◆ **TASK OBJECTIVE**: Count the lines below that contain the string "blurred", treating uppercase and lowercase as different, and reply with only the number.

◆ **EXTRACTED DATA**:
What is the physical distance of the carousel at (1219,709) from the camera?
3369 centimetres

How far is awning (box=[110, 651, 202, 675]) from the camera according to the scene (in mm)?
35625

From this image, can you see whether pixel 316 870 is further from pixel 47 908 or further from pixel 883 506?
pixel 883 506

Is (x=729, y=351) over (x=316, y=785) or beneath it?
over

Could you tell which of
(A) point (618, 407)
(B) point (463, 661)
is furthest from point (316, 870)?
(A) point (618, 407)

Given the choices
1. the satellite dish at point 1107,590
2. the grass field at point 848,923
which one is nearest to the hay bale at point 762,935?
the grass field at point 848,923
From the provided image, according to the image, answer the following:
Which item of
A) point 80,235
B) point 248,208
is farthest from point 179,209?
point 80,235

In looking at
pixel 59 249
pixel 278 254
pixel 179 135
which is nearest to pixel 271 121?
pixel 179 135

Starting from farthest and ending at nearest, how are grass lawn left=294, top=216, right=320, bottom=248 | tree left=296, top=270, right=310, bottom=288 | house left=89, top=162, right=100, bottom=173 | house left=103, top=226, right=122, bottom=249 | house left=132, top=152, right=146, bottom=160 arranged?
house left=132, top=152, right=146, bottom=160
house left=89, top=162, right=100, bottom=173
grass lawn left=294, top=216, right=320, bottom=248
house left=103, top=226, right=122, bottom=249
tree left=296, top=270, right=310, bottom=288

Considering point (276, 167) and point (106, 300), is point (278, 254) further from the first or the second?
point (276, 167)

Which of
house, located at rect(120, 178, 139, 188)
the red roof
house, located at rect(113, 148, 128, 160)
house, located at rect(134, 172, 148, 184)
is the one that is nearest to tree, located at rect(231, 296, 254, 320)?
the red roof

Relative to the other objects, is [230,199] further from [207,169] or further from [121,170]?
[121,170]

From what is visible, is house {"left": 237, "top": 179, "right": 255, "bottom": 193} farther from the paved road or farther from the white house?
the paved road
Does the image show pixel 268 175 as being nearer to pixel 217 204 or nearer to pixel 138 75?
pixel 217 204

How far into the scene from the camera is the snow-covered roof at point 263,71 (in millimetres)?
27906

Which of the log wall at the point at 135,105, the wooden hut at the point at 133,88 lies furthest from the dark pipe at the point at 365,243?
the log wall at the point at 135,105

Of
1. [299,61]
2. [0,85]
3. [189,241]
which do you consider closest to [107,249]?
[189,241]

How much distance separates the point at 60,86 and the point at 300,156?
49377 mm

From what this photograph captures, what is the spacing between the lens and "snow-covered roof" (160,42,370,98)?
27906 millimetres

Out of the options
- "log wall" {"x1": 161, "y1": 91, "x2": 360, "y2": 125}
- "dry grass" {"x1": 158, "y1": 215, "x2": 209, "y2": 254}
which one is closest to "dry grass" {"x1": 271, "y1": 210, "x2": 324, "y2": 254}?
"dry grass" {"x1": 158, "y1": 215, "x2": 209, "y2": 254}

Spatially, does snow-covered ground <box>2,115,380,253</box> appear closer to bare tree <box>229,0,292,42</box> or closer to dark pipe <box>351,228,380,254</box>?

---

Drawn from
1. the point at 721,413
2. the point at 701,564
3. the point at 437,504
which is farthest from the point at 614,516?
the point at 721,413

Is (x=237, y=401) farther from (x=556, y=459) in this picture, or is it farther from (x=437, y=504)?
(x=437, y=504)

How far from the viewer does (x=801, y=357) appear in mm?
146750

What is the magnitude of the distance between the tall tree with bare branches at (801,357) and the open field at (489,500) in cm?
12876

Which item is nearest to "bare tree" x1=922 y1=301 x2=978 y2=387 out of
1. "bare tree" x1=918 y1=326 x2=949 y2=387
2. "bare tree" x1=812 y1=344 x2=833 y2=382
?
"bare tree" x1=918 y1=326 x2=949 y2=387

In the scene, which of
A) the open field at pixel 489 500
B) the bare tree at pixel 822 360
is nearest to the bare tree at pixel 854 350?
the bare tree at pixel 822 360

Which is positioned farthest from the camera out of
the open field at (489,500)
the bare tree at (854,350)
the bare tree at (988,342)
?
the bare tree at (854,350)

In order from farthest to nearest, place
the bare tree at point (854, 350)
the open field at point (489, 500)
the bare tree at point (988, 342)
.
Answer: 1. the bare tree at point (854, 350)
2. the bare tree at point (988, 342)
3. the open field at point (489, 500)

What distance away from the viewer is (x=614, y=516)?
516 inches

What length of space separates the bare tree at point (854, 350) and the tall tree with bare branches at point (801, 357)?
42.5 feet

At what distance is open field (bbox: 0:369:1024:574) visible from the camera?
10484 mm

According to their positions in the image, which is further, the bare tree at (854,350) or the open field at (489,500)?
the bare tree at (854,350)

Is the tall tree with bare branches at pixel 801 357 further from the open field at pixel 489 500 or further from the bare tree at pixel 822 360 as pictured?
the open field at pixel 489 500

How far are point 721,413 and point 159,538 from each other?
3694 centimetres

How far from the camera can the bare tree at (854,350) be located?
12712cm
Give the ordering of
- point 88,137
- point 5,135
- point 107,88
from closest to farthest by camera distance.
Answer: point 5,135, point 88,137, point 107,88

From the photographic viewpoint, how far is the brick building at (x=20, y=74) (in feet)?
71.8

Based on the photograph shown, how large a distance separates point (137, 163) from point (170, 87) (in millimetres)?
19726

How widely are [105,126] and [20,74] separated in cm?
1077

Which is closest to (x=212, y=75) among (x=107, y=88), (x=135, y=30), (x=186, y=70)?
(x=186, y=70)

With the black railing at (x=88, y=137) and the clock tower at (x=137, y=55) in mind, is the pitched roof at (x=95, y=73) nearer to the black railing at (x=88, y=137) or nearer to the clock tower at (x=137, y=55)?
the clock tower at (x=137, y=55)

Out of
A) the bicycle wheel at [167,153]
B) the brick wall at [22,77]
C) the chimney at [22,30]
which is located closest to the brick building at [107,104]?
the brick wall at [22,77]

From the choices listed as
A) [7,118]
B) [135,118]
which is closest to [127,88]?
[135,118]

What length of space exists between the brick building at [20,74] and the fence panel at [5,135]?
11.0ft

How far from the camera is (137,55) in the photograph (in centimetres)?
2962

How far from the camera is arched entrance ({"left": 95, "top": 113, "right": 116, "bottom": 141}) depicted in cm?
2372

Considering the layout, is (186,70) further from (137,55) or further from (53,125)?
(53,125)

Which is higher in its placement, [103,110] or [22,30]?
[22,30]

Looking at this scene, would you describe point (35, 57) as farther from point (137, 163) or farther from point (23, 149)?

...

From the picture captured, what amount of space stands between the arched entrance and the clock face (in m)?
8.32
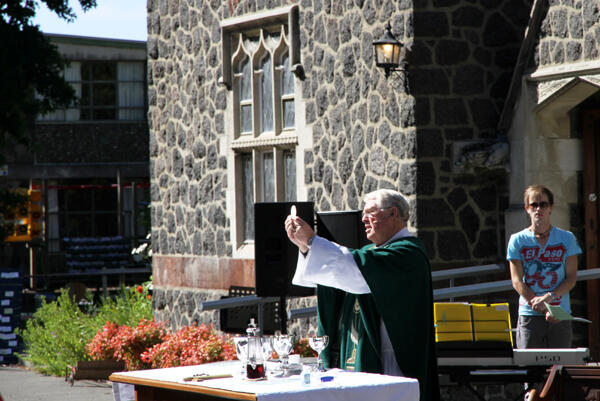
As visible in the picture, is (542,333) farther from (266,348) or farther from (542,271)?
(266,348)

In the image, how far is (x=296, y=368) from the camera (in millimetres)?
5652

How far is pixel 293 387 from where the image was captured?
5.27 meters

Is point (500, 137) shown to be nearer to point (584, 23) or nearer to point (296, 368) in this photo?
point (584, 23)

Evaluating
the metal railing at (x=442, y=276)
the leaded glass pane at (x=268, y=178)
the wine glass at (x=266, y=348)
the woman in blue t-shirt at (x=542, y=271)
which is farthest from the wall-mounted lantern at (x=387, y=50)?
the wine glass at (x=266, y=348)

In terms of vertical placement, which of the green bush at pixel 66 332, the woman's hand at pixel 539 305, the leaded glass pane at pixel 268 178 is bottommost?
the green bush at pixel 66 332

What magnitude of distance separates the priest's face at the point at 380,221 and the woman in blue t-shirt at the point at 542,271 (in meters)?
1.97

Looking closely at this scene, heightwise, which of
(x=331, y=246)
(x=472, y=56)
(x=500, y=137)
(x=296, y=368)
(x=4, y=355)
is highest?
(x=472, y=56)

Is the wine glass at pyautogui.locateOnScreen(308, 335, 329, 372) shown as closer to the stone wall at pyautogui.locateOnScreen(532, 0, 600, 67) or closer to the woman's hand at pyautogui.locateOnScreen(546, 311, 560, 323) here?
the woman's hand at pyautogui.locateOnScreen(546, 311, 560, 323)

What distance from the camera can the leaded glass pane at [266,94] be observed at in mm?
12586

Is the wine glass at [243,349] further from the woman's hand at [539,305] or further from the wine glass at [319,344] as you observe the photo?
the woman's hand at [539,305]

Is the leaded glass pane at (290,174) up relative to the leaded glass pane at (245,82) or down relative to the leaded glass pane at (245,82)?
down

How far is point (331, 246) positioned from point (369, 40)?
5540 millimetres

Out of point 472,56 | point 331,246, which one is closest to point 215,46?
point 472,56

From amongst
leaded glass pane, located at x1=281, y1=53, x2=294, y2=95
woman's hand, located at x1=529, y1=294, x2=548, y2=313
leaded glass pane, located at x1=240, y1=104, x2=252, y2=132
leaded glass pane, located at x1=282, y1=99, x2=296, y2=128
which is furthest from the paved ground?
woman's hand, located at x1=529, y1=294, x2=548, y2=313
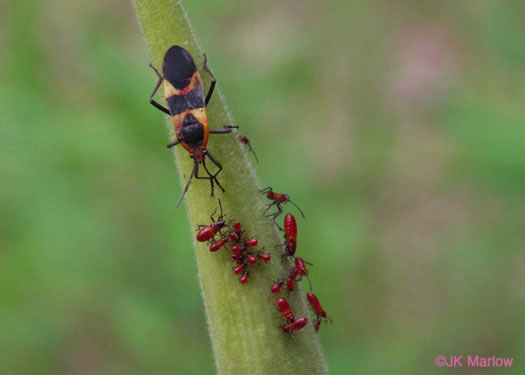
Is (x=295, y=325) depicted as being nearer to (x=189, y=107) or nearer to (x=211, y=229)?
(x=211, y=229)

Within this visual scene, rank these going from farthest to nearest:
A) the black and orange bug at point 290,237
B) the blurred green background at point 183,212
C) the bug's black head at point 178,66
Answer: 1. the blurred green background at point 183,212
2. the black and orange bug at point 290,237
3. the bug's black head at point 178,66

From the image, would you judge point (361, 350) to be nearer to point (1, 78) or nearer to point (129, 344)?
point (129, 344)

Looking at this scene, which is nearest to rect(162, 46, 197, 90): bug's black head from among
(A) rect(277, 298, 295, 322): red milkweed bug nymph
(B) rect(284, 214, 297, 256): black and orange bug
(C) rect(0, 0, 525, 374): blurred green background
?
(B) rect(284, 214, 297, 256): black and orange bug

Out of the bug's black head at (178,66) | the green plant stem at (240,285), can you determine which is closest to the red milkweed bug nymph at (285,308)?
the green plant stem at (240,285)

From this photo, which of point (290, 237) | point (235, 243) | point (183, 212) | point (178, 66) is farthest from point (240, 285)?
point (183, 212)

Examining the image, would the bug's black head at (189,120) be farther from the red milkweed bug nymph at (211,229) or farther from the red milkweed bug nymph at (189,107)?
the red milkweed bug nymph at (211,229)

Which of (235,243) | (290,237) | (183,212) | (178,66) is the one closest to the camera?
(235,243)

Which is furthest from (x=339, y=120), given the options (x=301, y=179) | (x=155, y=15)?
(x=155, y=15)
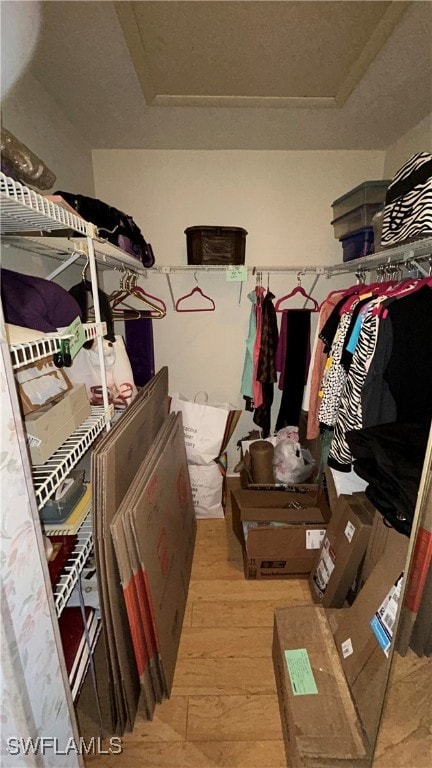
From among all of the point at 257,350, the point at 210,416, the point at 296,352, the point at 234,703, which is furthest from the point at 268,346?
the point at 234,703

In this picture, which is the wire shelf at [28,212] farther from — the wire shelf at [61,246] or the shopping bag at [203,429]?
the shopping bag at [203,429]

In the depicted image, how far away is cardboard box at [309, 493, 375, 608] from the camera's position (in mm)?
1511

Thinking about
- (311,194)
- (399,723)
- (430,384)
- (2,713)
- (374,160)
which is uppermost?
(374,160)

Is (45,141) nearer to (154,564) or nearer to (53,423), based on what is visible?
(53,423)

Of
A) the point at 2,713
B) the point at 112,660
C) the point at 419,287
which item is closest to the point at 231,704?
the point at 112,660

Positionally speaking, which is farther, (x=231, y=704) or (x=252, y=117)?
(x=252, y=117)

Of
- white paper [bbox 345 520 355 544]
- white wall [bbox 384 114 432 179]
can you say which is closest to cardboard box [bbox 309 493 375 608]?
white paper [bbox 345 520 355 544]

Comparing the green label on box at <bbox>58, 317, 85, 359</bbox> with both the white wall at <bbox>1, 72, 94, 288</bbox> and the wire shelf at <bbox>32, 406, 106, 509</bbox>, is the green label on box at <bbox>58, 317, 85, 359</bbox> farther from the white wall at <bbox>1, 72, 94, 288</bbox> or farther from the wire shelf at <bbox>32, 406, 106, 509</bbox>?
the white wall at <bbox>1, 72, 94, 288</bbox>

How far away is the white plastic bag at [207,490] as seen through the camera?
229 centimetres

◆ **EXERCISE RESPONSE**: 3